However, this downward trend halted in 2023. Delhi’s PM2.5 annual average for 2023 (as of December 29) stood at 100.9 micrograms per cubic metre, marking a 2 per cent increase against 2022 and 6 per cent higher than the remarkably clean 2020.
The average annual PM2.5 concentrations were 115.8 microgrammes per cubic metre in 2018, 109.2 in 2019, 95.1 in 2020, 106.2 in 2021, 98.6 in 2022, and 100.9 in 2023, according to the data.
The analysis revealed that while summers are becoming cleaner, winters are becoming more polluted.
In 2023, the summer months (March to June) were significantly less polluted (14-36 per cent) than in 2022. Conversely, the winter months of January, November and December were much more polluted in 2023 (12-34 per cent) compared to the same months in 2022, the CSE said.
It said the maximum number of smog episodes occurred in November-December 2023, surpassing the last six years’ corresponding periods.

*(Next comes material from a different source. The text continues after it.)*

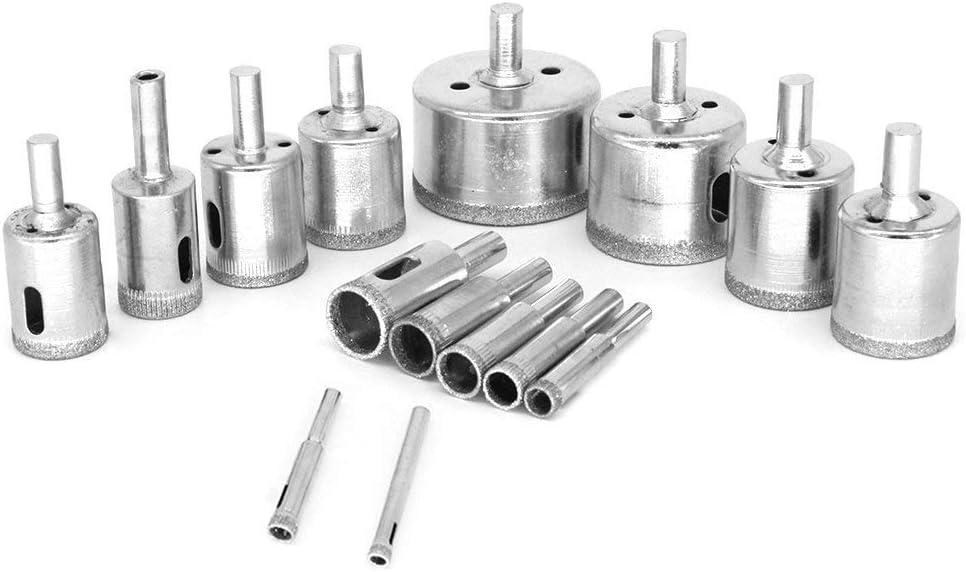 Granit ValueHall Foret Forage 15 Pi/èces Scie Tr/épan 6mm-50mm Ceramique Foret de Diamant pour Verre 0.23/'/' to 2 /'/' Marbre V7041-3 Carrelage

A smog episode is defined as at least three or more consecutive days with air quality in the ‘severe’ category. The CSE said,
Delhi typically experiences two smog episodes in November and December. In 2023, by December 24, there were three episodes, and on December 30, Delhi was witnessing its third continuous day of ‘severe’ air quality, marking the city’s fourth smog episode.
Overall, November-December 2023 seems to have had the most consistently poor air compared to the last six winters, with minimal fluctuations in daily PM2.5 levels. The data indicates it was the longest spell of ‘very poor’ or worse air in the last six years.